◆ **INSTRUCTIONS FOR THE TASK**
Convert the lines from the one containing "How large is" through the last line of the rows into a Markdown table with the columns Index and Line, leaving out blank lines.

◆ **GIVEN DATA**
--------------------------------------------------

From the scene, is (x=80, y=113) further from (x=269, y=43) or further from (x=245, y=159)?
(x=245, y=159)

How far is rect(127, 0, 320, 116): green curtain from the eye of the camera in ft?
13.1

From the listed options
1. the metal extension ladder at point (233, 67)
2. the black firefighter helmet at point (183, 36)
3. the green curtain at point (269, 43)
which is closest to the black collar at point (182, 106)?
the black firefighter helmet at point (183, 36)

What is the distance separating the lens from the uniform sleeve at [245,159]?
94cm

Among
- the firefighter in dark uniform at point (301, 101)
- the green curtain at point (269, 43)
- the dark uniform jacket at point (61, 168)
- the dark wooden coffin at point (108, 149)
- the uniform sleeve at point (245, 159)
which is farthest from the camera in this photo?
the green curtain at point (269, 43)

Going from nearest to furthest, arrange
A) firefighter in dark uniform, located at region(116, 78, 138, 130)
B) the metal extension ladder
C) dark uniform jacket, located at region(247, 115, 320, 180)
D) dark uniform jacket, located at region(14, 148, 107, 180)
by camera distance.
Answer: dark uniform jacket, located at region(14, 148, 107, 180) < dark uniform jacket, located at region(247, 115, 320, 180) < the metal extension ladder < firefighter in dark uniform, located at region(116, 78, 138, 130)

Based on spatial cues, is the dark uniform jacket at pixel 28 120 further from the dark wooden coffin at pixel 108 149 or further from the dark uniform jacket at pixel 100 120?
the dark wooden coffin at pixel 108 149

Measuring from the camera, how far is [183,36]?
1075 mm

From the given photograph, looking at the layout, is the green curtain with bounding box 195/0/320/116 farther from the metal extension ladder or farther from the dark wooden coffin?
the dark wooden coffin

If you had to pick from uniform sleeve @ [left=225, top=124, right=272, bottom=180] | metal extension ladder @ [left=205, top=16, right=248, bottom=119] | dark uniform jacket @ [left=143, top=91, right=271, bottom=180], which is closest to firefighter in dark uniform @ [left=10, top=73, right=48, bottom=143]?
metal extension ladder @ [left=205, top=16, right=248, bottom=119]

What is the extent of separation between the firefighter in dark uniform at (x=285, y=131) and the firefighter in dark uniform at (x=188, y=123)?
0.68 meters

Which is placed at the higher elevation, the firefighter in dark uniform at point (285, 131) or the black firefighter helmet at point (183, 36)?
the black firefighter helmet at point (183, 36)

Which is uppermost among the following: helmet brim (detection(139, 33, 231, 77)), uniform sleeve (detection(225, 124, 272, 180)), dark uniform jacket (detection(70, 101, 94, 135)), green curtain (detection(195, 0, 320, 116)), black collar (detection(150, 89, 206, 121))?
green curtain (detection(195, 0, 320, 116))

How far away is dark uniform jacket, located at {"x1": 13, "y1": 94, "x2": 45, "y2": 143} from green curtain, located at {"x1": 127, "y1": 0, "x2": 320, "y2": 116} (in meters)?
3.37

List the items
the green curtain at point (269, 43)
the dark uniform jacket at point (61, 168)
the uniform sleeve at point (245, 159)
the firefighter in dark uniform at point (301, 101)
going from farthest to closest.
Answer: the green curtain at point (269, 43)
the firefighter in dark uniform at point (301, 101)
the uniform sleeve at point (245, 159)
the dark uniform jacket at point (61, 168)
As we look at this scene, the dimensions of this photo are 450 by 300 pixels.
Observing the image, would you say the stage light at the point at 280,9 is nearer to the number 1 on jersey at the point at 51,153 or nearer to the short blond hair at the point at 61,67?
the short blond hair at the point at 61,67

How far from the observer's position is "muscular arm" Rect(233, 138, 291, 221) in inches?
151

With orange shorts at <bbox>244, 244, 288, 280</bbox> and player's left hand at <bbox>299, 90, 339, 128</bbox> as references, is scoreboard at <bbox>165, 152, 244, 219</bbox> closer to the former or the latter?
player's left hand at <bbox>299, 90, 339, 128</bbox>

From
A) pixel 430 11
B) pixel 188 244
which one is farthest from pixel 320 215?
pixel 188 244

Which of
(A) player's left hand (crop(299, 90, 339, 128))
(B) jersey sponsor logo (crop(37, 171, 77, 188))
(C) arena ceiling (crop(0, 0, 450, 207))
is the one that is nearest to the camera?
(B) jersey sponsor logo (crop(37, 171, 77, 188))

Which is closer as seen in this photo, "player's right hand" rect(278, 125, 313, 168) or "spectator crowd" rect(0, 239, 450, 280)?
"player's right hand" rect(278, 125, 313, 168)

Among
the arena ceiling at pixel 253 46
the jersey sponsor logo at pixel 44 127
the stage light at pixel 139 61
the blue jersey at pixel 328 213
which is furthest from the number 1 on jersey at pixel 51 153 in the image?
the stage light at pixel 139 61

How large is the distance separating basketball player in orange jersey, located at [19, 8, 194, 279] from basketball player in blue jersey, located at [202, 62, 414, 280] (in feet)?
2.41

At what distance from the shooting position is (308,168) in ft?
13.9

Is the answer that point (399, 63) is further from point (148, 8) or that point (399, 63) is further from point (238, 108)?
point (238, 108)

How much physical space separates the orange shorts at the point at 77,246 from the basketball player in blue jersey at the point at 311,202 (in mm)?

--------------------------------------------------

◆ **EXERCISE SOLUTION**
| Index | Line |
|---|---|
| 1 | How large is the distance separating basketball player in orange jersey, located at [19, 8, 194, 279] from basketball player in blue jersey, located at [202, 62, 414, 280] (in feet)? |
| 2 | 2.41 |
| 3 | At what distance from the shooting position is (308,168) in ft? |
| 4 | 13.9 |
| 5 | Is the answer that point (399, 63) is further from point (148, 8) or that point (399, 63) is further from point (238, 108)? |
| 6 | point (238, 108) |
| 7 | How much physical space separates the orange shorts at the point at 77,246 from the basketball player in blue jersey at the point at 311,202 (in mm)? |